Bob's broad range of interests is explained primarily by an insatiable curiosity, and secondarily by the kind of training he received at Berkeley under Alfred Kroeber, Robert Lowie, and Edward Gifford. Prior to World War II anthropology was a unitary discipline, and all doctoral candidates were expected to be acquainted with its major branches: cultural anthropology and ethnography, archaeology and prehistory, physical anthropology, and linguistics. The combination of basic intellect, curiosity, and broad training produced one of American's last “general” anthropologists who could talk and write knowledgeably in areas of the discipline far transcending his primary passion, archaeology.

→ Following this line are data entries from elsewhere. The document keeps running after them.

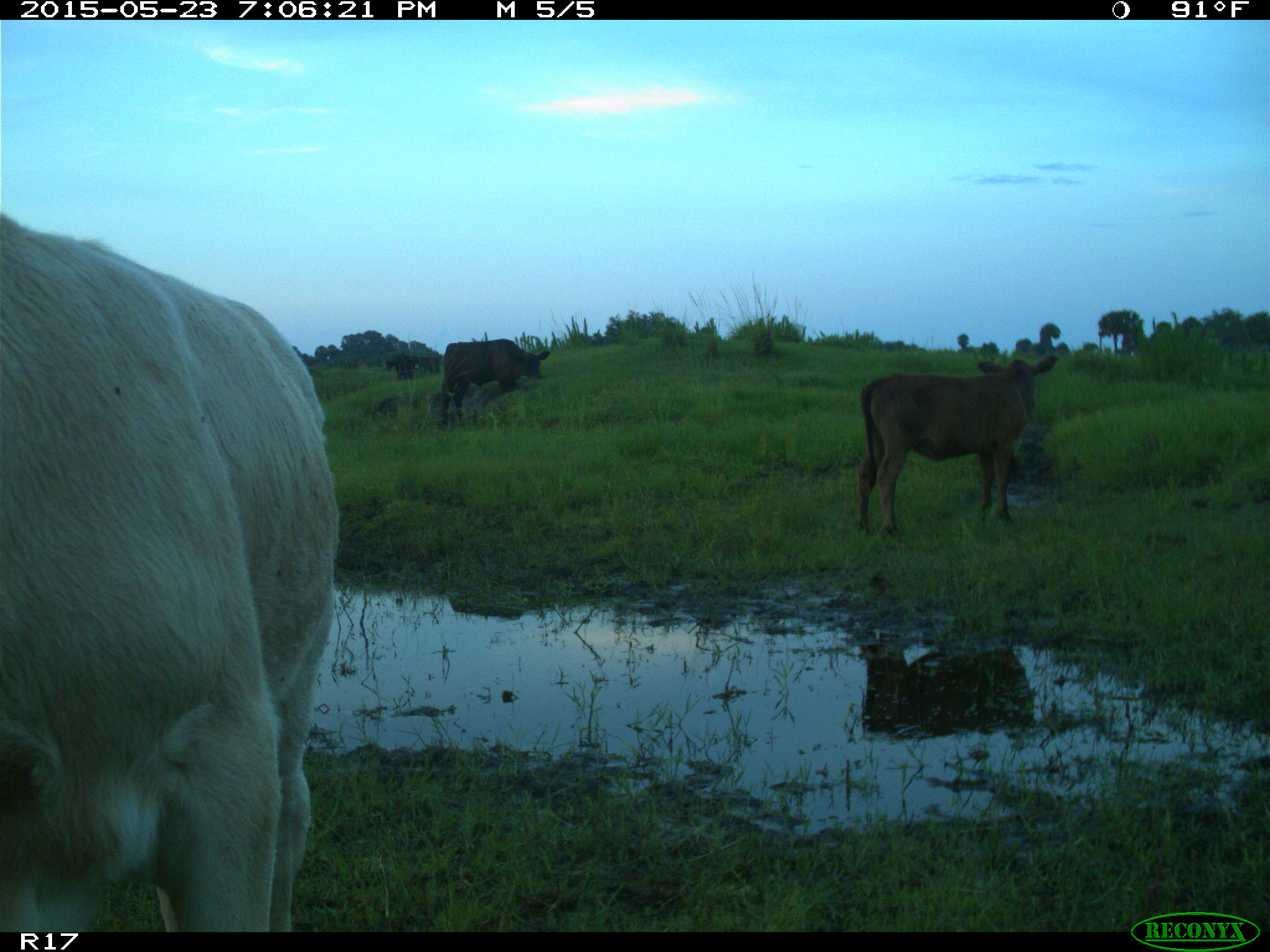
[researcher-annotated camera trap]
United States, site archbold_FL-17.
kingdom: Animalia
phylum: Chordata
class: Mammalia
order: Artiodactyla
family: Bovidae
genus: Bos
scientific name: Bos taurus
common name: domestic cow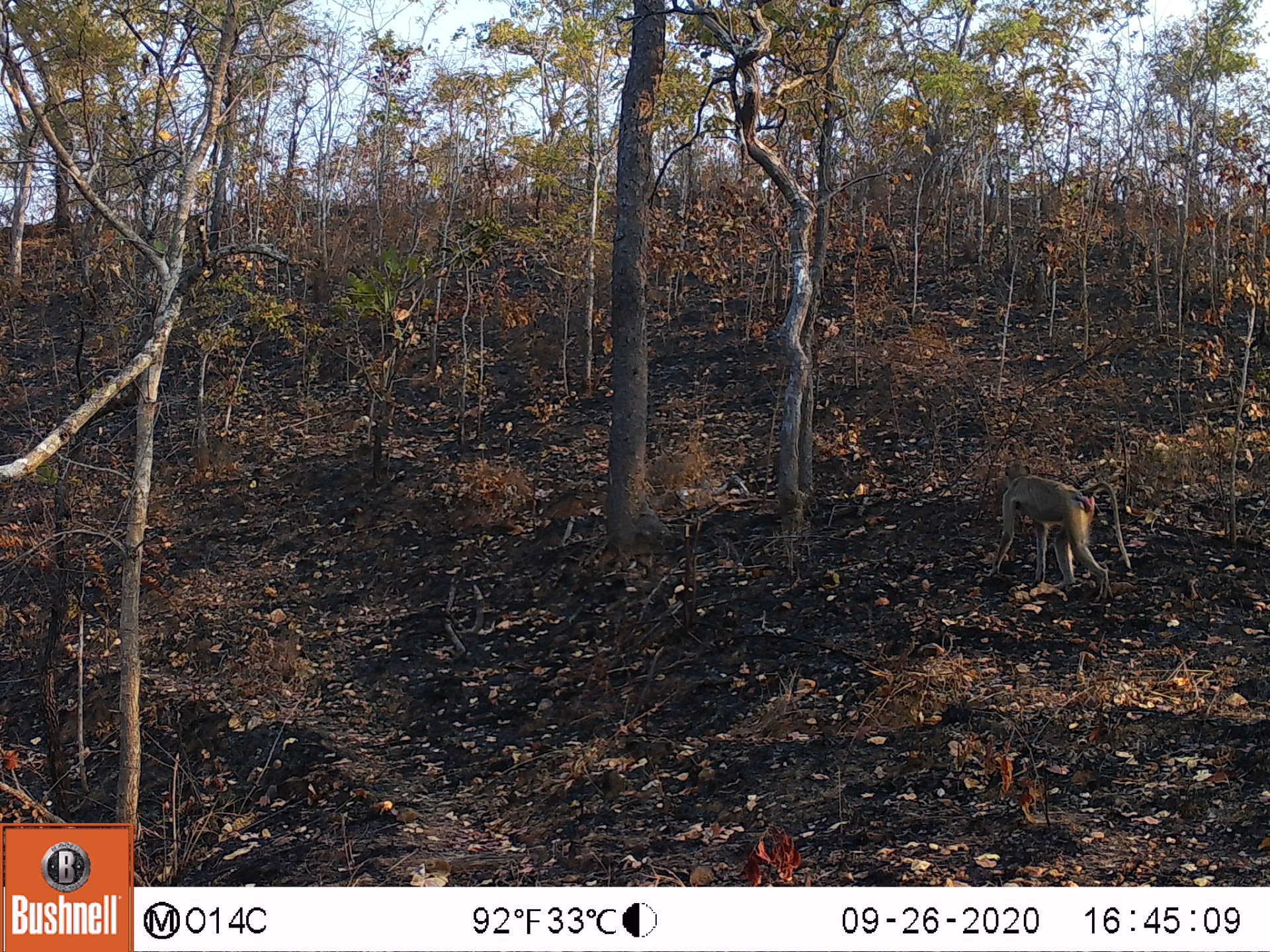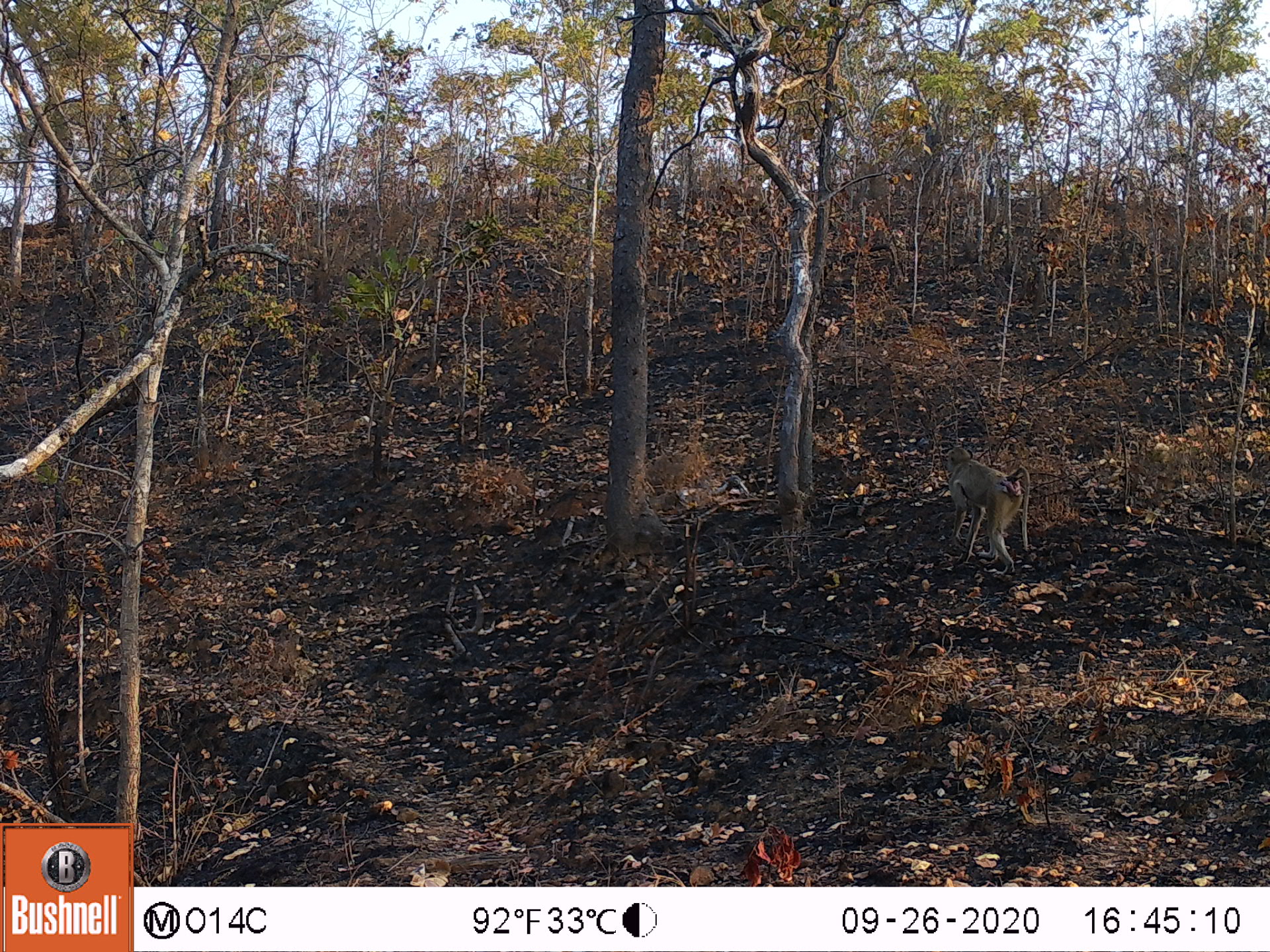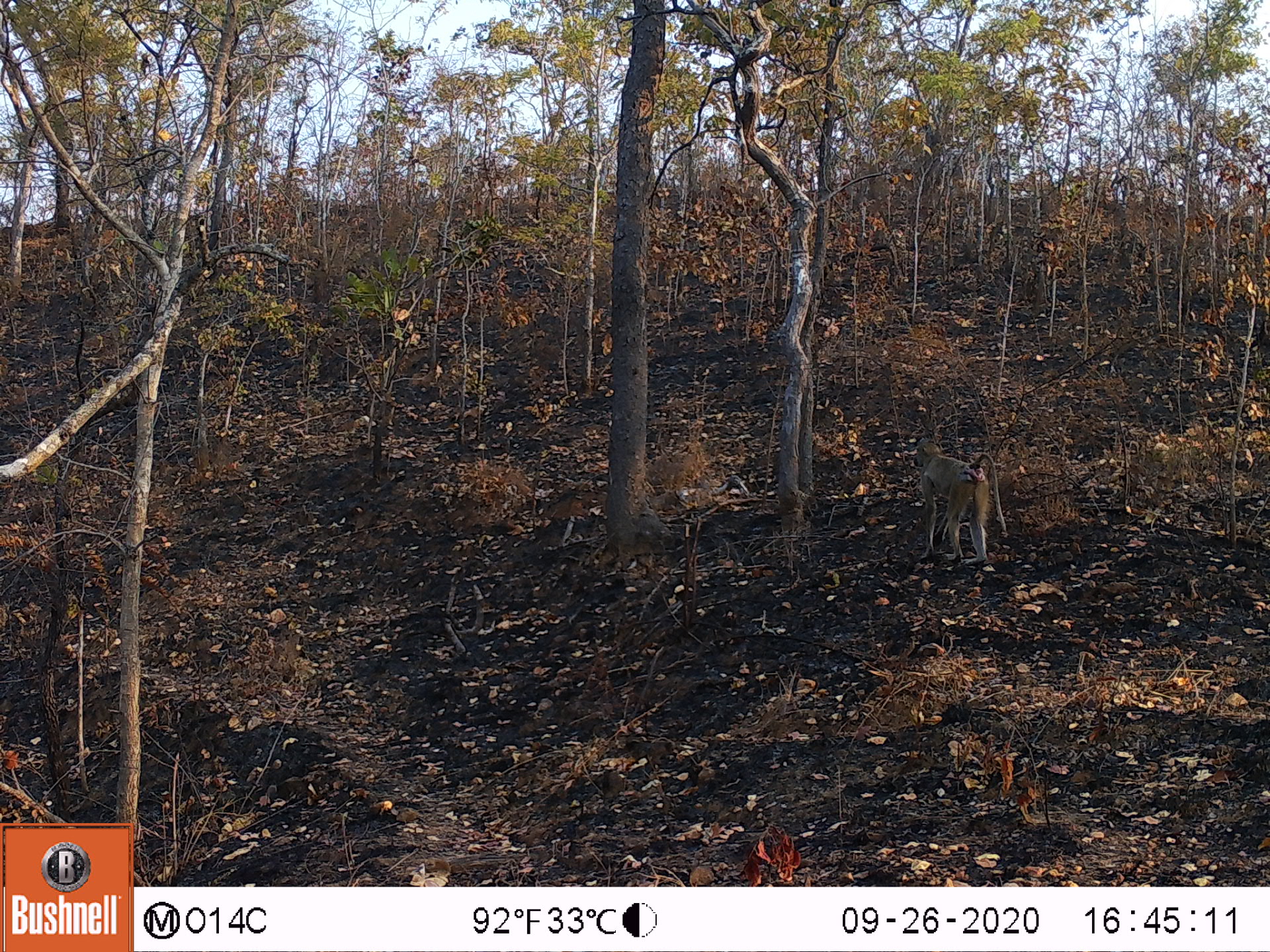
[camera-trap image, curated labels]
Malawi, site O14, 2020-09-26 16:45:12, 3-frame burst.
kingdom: Animalia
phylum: Chordata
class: Mammalia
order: Primates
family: Cercopithecidae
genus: Papio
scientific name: Papio cynocephalus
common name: yellow baboon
Yellow baboon (Papio cynocephalus), count 1.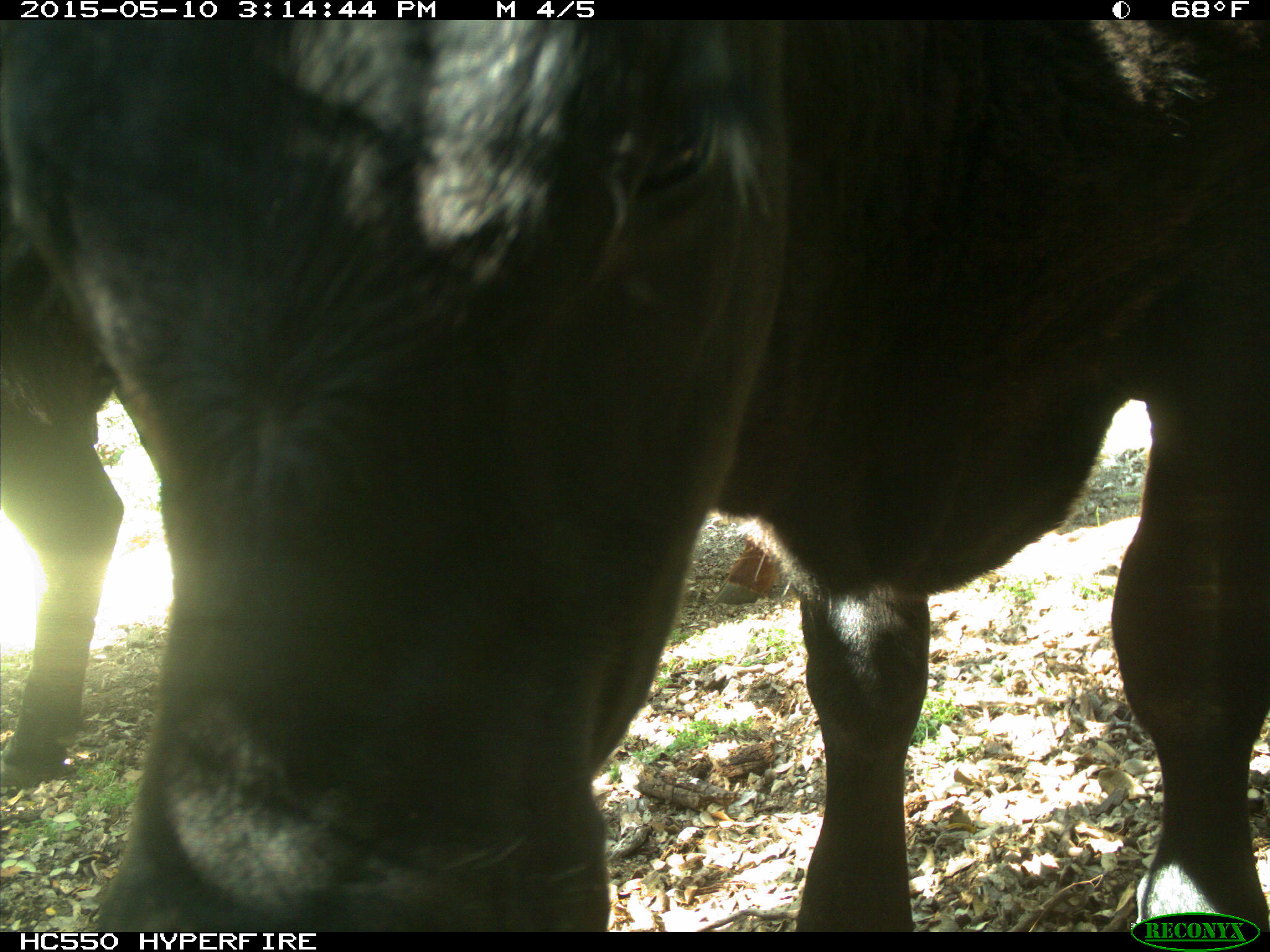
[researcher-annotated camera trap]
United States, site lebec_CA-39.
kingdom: Animalia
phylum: Chordata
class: Mammalia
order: Artiodactyla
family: Bovidae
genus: Bos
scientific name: Bos taurus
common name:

In this latter field Bob excavated or otherwise engaged in archaeological research in California, Nevada, Alaska, Mexico, Guatemala, and Egypt. His work was always marked by great attention to detail, the recognition that archaeological facts are but parts of wider cultural systems into which they must be fitted, the early use of new methods and techniques not primarily archaeological (e.g., X-ray fluorescence and neutron activation analysis),

and collaborative research with colleagues in other fields, especially Sherburne Cook (population and nutritional studies), Howell Williams (ancient heavy transport and the source of massive archaeological stones) and Fred Stross (chemical analysis of archeological remains). Among the scientific contributions for which Bob will be best remembered are his findings at Lovelock Cave in Nevada, his excavations in the Sacramento delta, his discoveries at the Olmec site of La Venta in Tabasco, Mexico, and his research leading to the discovery of the quarries from which the stone for the Colossi of Memnon in Egypt had come. But no brief list can begin to do justice to the remarkable range of topics to which Bob made major scientific contributions.

Bob's scientific achievements were recognized in many ways: Guggenheim fellowships (twice), fellowship at the Center for Advanced Study in the Behavioral Sciences, many grants from the National Science Foundation and the National Geographic Society (which underwrote his research in Mexico, Guatemala, and Egypt), an honorary Sc.D. from the University of Nevada, and election to the National Academy of Sciences in 1973.

Bob's ability and success as a teacher can be gauged by the large enrollments in his undergraduate courses, and by the number of professional archaeologists trained by him who are now teaching or engaged in research at universities and other institutions throughout the country.

To some extent, Bob was a lone, work-addicted man whose prodigious production required rigid self-discipline. Yet he could be extremely witty and good company. His many friends remember him for his wry and often sardonic humor, for his willingness to share his knowledge and ideas with them, for the magnitude and depth of his scholarship, and for the stimulus that he gave to anthropology in general.

He is survived by two sons, Michael and Stephen, a daughter, Sydney, and one grandson.